Johnson also has a gorgeous tenor voice. More importantly, he knows how to act through the songs, striking each emotional beat with unerring accuracy. Some of his best moments were his joyous “Maria” and his beautiful take on “Somewhere”.
Genevieve Fulks is a powerhouse of talent and will steal your hearts as Maria. She has such innocence and sweetness in the role and you can believe she has the power to evolve Tony into a better person. But she just as easily handles anger and pain when her world begins to fall apart due to the lifestyle of violence lived by her loved ones. And, my word, what a heavenly voice she has. Ms Fulks’ operatic soprano gave a performance for the angels with showstopping turns in “I Feel Pretty”, “I Have Love”, and “Tonight”.
Susan Gravatt and her orchestra perfectly play the score of this musical. John R. “Chuck” Rogers has designed a magnificent set of fences, crumbling tenements, and fire escapes. Jamie Bowers’ lights and sounds enhance the story. Kris Haik and Ginny Herfkens are winners with their precise costuming with the t-shirts, jackets, and jeans of the gangs and the elegant dresses for the ladies.
As I said earlier, this is the best community theatre musical I have ever seen staged in nearly a quarter century of theatre involvement. I have seen professional productions that couldn’t hold a stick to this show. It’s just a blitzkrieg of perfection from the fantastic story to grade A direction to stunning choreography to flawless acting and entrancing singing. If you love theatre and live in or near the Springfield, MO area, buy a ticket to see this show. You will be blown away.
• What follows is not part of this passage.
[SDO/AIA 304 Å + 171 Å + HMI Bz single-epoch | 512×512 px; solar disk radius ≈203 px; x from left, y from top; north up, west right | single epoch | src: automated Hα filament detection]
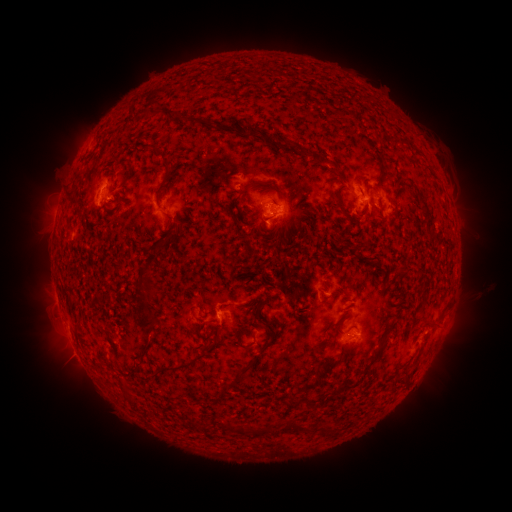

West Side Story plays at Springfield Little Theatre through Feb 4. Showtimes are Thurs-Sat at 7:30pm and Sundays at 2pm. Tickets range from $16-$36. For tickets visit http://www.springfieldlittletheatre.org or call the Box Office at 417-869-1334. Parental discretion is advised for coarse language and gestures and some scenes of violence. Springfield Little Theatre is located at 311 E Walnut St in Springfield, MO.